M子は死んだ。もう一度繰り返して、私は呟いた。M子は死んだ。自殺だったらしい。ネットの誹謗中傷で、簡単に逝ってしまった。おそらく私と同じ言葉に惑わされて、あっさりと、死を決断した。だけど私は悪くない。そもそもSNSなんてやっていなかったし、一回もコメント機能を使ったことは無い。私は関係無い。
それは本当だろうか。私は思った。結局のところ、私は一度SNSの連中と同じことを、それも直接、M子本人に言ったことがあるのだ。今日の今日までほぼ関わりが無かったとして、過去の一回…証拠を残せない言葉を吐いた私は、全くの無関係だと言えるだろうか。
アンタ、薄情な奴だね。さっき言われたことを思い出す。もしもM子が、死ぬ直前まで私の言葉を覚えていたとしたら。そうすれば、私は世の中にありふれている殺人鬼の一部になったということだ。M子が死んだ。私達が殺したのだ。
ふるふると首を振る。いや、考えすぎるのはよそう。私は人の命を簡単に左右できるような、肝の据わった人種ではない。M子の死を嘆かなかったのも、きっと突然のことに心が追いつかなかったのだ。そう、全てが私のせいだと考えてしまうのは、この低気圧のせいだ。低気圧が私に悪い妄想を抱かせるのだ。
土砂降りの中、ずぶ濡れの子ども達が傘も差さずに走り抜けていった。あれじゃ体が重くなる一方だろうに、楽しそうに笑うのは若さゆえなのだろうか。
そこで私は立ち止まり、短く細い息を吐いた。冬はもう過ぎ去ったから息が白くなることは無かったけれど、目の前はぼんやりと滲んで見えた。心なしか強くなったと思った雨は、今度は弱々しく落ちてくるだけになった。情緒不安定なのは、私だけではなかったようだ。

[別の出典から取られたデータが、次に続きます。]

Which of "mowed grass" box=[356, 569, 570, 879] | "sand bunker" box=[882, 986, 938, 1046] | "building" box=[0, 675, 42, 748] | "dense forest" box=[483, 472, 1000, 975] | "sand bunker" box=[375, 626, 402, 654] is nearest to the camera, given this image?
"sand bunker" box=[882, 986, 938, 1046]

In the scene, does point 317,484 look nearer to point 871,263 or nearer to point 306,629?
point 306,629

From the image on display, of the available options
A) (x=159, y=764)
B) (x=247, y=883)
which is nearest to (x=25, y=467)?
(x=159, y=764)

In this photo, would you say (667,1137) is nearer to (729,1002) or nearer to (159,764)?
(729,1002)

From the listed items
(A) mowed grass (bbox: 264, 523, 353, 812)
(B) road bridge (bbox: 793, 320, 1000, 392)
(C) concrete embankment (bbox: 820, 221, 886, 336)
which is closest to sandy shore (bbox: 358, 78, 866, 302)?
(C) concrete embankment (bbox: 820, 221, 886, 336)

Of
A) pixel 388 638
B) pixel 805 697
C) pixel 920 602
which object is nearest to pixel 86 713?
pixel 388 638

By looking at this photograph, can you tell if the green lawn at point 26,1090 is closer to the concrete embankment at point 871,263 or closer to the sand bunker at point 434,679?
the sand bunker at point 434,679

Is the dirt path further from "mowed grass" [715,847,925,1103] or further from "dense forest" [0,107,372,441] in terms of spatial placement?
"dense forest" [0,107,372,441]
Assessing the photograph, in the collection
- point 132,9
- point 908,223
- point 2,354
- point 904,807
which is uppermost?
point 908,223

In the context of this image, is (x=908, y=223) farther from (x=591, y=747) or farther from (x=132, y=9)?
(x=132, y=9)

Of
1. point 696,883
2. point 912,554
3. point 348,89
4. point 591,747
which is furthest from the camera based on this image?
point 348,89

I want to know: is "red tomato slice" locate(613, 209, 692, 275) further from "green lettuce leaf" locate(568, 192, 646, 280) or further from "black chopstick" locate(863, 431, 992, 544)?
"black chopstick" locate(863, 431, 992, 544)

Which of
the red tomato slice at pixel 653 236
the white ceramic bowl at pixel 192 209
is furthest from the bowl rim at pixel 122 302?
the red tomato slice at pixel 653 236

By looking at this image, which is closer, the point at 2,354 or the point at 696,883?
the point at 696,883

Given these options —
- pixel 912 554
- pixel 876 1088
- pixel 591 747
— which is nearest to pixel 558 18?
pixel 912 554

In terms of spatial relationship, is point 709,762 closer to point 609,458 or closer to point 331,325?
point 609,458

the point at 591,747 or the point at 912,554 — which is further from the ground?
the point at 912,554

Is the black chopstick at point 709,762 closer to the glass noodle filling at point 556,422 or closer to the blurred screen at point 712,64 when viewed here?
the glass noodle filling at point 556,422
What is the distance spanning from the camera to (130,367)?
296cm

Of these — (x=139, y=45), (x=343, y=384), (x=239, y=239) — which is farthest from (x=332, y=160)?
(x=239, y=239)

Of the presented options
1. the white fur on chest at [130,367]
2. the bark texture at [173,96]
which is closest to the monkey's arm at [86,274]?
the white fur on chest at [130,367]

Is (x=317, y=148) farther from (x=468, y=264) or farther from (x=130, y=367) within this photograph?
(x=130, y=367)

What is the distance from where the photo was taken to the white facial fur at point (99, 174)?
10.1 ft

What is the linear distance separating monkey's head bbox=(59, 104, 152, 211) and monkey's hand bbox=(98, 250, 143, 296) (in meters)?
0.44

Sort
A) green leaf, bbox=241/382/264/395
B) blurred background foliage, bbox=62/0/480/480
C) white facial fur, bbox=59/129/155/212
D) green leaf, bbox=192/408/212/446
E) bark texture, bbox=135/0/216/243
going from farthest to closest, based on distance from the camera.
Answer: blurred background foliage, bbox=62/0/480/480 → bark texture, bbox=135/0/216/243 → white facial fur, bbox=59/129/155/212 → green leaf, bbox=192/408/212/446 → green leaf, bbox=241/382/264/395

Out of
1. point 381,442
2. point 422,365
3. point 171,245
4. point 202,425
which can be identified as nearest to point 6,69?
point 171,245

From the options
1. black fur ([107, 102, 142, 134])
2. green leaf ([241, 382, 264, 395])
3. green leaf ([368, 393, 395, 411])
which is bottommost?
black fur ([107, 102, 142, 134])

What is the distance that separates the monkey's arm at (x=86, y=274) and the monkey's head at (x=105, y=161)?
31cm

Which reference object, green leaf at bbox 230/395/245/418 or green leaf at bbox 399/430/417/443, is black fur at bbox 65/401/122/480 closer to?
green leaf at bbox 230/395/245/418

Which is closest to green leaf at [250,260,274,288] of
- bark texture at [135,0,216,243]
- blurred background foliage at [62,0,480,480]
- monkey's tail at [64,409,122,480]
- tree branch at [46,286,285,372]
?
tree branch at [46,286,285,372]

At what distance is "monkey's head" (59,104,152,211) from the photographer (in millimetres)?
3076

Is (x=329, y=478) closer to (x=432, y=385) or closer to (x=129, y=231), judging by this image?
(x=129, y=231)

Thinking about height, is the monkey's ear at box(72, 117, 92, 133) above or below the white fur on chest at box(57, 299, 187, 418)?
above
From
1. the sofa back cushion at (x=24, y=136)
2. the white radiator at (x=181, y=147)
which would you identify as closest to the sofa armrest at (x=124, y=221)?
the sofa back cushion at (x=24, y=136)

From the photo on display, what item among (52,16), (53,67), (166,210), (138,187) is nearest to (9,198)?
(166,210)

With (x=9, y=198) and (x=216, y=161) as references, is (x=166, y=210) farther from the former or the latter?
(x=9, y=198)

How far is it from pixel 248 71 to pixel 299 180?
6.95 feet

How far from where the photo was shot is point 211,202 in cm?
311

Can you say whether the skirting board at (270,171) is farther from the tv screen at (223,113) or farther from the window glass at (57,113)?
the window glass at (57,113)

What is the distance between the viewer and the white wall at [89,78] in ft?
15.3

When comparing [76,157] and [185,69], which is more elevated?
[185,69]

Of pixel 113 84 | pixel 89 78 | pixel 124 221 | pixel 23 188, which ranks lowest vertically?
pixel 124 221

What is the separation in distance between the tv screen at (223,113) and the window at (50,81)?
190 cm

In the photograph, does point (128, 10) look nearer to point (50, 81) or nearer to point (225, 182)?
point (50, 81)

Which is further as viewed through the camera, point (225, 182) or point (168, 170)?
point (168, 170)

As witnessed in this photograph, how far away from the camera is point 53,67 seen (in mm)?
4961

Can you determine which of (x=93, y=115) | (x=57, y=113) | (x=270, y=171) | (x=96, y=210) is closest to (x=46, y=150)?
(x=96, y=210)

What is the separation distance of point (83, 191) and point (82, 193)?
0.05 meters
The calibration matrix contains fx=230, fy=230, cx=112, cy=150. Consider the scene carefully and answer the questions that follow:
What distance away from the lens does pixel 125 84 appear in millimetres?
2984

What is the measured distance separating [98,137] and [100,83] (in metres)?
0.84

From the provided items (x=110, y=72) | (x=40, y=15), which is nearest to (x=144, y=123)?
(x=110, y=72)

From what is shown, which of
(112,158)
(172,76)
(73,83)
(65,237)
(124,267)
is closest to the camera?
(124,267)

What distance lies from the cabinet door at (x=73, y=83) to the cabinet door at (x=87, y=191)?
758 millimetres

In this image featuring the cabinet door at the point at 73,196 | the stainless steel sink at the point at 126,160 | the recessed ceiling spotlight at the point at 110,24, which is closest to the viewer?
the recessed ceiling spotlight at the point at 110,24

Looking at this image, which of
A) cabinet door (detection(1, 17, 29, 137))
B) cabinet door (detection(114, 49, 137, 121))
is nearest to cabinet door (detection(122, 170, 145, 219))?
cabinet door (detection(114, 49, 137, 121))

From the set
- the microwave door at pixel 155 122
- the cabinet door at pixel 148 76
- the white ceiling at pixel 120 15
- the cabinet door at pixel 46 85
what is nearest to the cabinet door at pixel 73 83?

M子が死んだ。私達が殺した。それはあながち間違ってないだろうし、罪悪感が湧いてなお自己防衛に走る私が一番の大罪人なのかもしれない。心の中で可哀想に思っていながら、結局自分自身を優先させてしまうのは…そしてそんな自分を叱ろうとして甘やかしてしまうのは、きっとすごく悪い。悪くて反吐が出ることだ。誰も彼もが使う「偽善者」というのは、本当の意味では私みたいな人達のことで、すんなりと言葉で表して良いものでは無かったのだ。…多分。
一旦家に帰ろうかと思ったが、やめた。まだまだ歩く。どうせなら行ける所まで行ってしまおう。戻り方は、戻ろうと決めた時に考えれば良い。そう思ったから、特に行き先も決めずに歩いた。色とりどりの傘が咲き、通り過ぎていく道の一部になった。私はいつも、そういう役割だったのかもしれない、と今になって思った。
人並みにあるつもりの承認欲求と、優越感に浸っていたい自尊心。時として苛立ったけれど、今では受け入れてしまったそれら。私を構築する上で大事になり得るもの。私にとって、M子はその象徴だった。全てにおいて「凄い」と言われたい、「敵わない」と言わせたい。私が無意識に追い求めていた声であり、その声を得る為にはM子は最大の壁だった。少なくとも、小学生の頃は。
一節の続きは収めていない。